Sammanfattning: This dissertation is a study of popular history in Sweden from the late 1980’s to the mid 1990’s. The aim is to investigate and discuss Peter Englund’s and Herman Lindqvist’s historical accounts and their roles as public historians during the studied period. The study problematizes recurring issues in Sweden’s popular historical tradition, including the balance between cultivation and entertainment, culture and commercialism, academic and journalistic prose, impersonal style and the author as media celebrity. The focus is on the narrative structure of Eng­lund’s and Lindqvist’s historical accounts, the mediated meaning of these accounts, and the mediated meaning of Englund and Lindqvist as popular historians.      The analyses show that both Englund and Lindqvist developed a popular history that had its own constitutive character as a response to, and in contrast to, academic history, and it was based on their awareness of history as a public phenomenon. In different ways, both Englund and Lindqvist assent to more existential historical topics that the historical research had a limited interest in and under­­­standing of, such as people's dreams, beliefs and life stories. In Englund’s more academic and complex popular history the appeal to the audience's reason and critical judgement and discernment is central. At the same time, he consistently appeals to the audience's emotions and the commercial success testifies to his ability to also sustain the audience’s interest, benevolence, confidence and sympathy. Lindqvist’s distinctly commercially oriented popular history, on the other hand, primarily involves appealing to the audience’s emotions and sympathy, which are clearly prioritized at the expense of the appeal to reason and critical judgement.
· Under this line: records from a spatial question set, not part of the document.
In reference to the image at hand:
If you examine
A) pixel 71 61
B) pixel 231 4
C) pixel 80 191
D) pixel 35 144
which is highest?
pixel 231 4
If Englund’s historical accounts can be characterized as being criti­­­cally educating and entertaining the audience, Lindqvist’s historical accounts can be characterized as informative entertainment.      Among the general conclusions are that both Englund’s and Lindqvist's historical accounts lacked links to contemporary political, social or popular educational movements and therefore affirm claims that the dominant historical culture in Sweden from the 1980’s until the 2000’s was mainly characterized by history having become a personal interest or hobby.